New ads for big toilet paper brand Cottonelle tout this odd advice: Stop wearing underwear.
No, nothing is askew.
In an effort to seriously shake-in the $9.7 billion toilet paper market, Kimberly-Clark's Cottonelle brand -- a third place laggard in the cut-throat industry -- is rolling out two new TV spots that dare consumers to "Go Commando" after using its specially-textured "CleanRipple" toilet paper.
That's right. Drop the drawers. Nix the knickers. Bag the boxers. Punt on panties. And if Kimberly-Clark's message goes viral online, it may emerge as one of the first truly memorable toilet paper campaigns since Mr. Whipple squeezed the Charmin.
The ads feature real people -- not actors -- interviewed at the beach in Santa Monica, Calif., after they used the specially-formulated Cottonelle that has tiny "peaks and valleys" in the ripples. A perky British narrator then asks them if they feel "confident" enough to "Go Commando." Two folks actually take her up on the dare -- and emerge sans underwear from the loos. Each shows a wee bit of skin to demonstrate that they have, indeed, removed their undergarments.
"We're setting a new standard in what you should expect in toilet paper," says Amanda O'Connor, senior brand manger for Cottonelle. "This is how we highlight our proprietary technology that gives consumers new confidence."
Until now, she says, toilet paper brands have only bragged about being soft -- or having pretty patterns. "But how you get clean with the toilet paper is never covered," she says.
For Cottonelle, it's all about trying to break through the clutter. The brand is trying to the toilet paper market share stranglehold that Procter & Gamble's Charmin brand has held for decades.

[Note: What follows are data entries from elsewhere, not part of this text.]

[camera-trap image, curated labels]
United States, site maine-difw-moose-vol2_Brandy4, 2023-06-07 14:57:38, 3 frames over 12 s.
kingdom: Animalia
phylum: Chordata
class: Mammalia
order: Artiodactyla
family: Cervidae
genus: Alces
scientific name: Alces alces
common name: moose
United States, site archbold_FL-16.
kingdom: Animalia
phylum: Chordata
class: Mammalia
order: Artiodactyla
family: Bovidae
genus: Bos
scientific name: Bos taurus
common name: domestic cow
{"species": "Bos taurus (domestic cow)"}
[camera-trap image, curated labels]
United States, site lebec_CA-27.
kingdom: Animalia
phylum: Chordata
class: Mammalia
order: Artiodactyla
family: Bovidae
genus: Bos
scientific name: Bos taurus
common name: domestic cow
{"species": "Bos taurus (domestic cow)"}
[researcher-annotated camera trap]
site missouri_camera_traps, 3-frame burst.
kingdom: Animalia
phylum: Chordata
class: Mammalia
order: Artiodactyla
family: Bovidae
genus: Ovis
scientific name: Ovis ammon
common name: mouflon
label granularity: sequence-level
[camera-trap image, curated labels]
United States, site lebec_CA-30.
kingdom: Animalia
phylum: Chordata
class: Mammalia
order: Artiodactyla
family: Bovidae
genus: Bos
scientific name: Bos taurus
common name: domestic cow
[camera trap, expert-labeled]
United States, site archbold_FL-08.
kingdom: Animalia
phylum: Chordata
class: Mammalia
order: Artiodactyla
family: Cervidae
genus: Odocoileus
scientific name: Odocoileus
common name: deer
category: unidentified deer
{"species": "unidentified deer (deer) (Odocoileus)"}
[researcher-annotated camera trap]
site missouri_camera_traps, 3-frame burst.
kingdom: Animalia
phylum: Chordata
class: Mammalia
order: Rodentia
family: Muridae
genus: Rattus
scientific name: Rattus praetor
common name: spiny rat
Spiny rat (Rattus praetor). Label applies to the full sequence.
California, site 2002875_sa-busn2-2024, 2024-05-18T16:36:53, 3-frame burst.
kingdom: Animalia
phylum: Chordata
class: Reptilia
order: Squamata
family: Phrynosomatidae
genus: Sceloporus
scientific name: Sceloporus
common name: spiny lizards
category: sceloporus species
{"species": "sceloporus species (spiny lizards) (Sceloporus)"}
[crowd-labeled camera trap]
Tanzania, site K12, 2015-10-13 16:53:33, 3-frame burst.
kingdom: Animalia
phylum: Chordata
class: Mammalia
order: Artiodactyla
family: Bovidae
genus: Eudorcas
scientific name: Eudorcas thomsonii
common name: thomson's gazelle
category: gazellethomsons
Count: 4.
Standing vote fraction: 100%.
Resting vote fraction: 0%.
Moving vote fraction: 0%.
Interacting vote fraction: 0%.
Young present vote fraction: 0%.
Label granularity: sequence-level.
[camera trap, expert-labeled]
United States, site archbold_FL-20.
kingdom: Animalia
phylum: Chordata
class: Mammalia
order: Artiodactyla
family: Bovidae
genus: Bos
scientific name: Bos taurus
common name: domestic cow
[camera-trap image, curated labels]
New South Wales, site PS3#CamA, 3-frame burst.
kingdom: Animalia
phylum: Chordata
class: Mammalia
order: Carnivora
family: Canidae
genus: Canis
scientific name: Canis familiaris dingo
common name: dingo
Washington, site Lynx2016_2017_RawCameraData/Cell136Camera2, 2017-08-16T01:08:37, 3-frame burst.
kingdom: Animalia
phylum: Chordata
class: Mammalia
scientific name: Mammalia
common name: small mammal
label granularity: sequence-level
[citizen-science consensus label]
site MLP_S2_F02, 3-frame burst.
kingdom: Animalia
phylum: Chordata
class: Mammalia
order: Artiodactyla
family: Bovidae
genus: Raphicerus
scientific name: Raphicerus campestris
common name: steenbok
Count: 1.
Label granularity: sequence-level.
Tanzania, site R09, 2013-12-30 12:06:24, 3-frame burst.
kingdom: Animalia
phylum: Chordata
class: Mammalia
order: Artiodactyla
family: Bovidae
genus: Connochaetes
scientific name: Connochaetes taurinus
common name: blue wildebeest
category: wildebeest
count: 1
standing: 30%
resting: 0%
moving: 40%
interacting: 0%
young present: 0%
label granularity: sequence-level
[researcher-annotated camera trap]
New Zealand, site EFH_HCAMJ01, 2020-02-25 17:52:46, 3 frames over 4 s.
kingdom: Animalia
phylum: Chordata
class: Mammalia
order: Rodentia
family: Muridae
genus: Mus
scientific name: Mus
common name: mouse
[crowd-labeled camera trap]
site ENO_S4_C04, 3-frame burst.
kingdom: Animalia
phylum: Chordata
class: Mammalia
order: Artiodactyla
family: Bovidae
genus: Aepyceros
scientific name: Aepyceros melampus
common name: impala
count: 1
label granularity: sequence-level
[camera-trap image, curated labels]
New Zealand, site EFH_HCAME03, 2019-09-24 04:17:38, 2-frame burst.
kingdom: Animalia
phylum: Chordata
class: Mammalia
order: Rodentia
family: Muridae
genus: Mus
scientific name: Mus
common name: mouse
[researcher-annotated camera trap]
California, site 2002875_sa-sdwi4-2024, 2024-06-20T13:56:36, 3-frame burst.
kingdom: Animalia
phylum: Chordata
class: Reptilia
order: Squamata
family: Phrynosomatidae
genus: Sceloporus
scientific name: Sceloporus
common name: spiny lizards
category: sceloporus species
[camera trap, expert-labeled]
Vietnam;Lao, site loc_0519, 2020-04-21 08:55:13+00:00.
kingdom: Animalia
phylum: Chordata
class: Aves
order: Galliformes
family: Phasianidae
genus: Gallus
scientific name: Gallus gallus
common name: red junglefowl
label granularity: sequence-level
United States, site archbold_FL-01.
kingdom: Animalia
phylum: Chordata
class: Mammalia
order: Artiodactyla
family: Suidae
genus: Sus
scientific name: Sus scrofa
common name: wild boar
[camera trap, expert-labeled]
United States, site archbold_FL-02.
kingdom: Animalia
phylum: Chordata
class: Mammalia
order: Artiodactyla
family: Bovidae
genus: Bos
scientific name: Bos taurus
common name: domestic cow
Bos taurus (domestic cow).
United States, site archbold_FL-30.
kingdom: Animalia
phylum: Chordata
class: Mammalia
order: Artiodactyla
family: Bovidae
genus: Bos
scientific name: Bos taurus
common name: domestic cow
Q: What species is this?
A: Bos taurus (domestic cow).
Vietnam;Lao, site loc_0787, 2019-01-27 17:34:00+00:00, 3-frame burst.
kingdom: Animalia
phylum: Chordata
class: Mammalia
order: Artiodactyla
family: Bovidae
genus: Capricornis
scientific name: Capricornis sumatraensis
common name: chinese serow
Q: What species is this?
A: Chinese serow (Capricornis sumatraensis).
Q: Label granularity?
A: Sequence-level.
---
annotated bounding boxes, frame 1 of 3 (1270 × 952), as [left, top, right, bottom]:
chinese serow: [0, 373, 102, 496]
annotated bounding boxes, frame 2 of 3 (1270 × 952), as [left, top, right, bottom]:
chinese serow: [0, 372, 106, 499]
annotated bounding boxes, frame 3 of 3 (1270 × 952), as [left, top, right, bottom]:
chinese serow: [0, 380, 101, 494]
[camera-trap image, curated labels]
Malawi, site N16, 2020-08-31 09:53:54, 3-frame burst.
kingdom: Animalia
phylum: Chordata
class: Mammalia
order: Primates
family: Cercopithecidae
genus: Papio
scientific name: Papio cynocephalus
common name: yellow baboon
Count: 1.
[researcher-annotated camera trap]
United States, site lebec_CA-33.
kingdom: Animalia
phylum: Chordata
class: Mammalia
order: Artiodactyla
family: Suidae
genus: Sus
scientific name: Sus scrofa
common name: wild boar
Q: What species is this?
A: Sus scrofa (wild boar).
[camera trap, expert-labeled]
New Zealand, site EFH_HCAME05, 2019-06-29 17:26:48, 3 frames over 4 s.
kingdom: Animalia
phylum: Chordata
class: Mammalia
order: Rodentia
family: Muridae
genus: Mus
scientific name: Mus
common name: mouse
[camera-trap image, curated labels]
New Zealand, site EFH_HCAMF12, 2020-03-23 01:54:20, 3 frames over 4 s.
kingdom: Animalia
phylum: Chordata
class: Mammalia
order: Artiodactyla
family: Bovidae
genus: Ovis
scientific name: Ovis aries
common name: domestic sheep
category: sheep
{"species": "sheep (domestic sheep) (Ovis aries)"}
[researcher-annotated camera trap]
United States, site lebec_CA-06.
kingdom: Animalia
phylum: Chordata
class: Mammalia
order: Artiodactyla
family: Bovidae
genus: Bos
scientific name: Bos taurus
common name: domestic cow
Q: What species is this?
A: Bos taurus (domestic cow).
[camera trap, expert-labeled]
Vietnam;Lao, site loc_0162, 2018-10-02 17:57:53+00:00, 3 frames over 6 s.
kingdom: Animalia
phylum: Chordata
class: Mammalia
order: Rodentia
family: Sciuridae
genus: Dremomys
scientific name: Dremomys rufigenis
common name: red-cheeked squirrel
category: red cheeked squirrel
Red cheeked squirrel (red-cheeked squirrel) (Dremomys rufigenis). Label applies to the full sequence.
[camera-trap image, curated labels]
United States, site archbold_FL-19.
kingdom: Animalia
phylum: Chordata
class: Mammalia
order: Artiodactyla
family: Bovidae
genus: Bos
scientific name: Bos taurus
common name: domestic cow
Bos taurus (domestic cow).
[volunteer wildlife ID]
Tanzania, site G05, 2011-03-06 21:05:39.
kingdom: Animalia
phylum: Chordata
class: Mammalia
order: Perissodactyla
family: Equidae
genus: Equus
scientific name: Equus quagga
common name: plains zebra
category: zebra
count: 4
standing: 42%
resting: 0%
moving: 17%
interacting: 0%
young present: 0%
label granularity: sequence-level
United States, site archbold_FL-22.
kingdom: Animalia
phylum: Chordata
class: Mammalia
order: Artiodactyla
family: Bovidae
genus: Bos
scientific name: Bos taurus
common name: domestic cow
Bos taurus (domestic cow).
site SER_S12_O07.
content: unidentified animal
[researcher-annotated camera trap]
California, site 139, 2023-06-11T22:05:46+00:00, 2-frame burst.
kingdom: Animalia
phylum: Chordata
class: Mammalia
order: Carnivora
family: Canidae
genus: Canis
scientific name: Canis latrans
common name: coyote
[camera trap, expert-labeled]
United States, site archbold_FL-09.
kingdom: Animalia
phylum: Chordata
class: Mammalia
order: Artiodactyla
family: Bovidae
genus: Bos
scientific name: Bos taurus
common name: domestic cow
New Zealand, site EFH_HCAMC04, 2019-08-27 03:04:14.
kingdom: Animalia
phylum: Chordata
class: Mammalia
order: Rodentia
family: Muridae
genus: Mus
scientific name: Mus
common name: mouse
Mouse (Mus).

Above all, Cottonelle executives hope the campaign goes viral -- and it will ask folks to post online tasteful images of how they show their "confidence."
There's some celebrity relevance to this campaign, too. In recent months, celebrities from Justin Bieber to Katy Perry to Kim Kardashian have been spotted in viral photos apparently going "commando". While none of them are promoting Cottonelle, the brand did sign New Kids on the Block, the 1980s star band that is performing again, and will promote its upcoming concert tour.
Will the campaign move the needle? "I don't think it will start a going commando trend," says Allison Cohen, president of PeopleTalk Qualitative Research. But she says, "this loony approach should attract viewers to watch it and remember it -- and maybe talk about it."
Executives at Cottonelle realize some folks will be grossed-out by the ads, but not many, says O'Connor. The brand tested it with more than 100 consumers for their reactions and "the percentage who felt it was gross was just 2% to 3%," she says.
Sure, there will be plenty of social media parodies. Cottonelle officials are expecting -- even hoping -- that.
And the campaign could have one amusing -- but unpredictable-- result, says Cohen. Going commando could emerge on social media's as the "torture test" for cleanliness.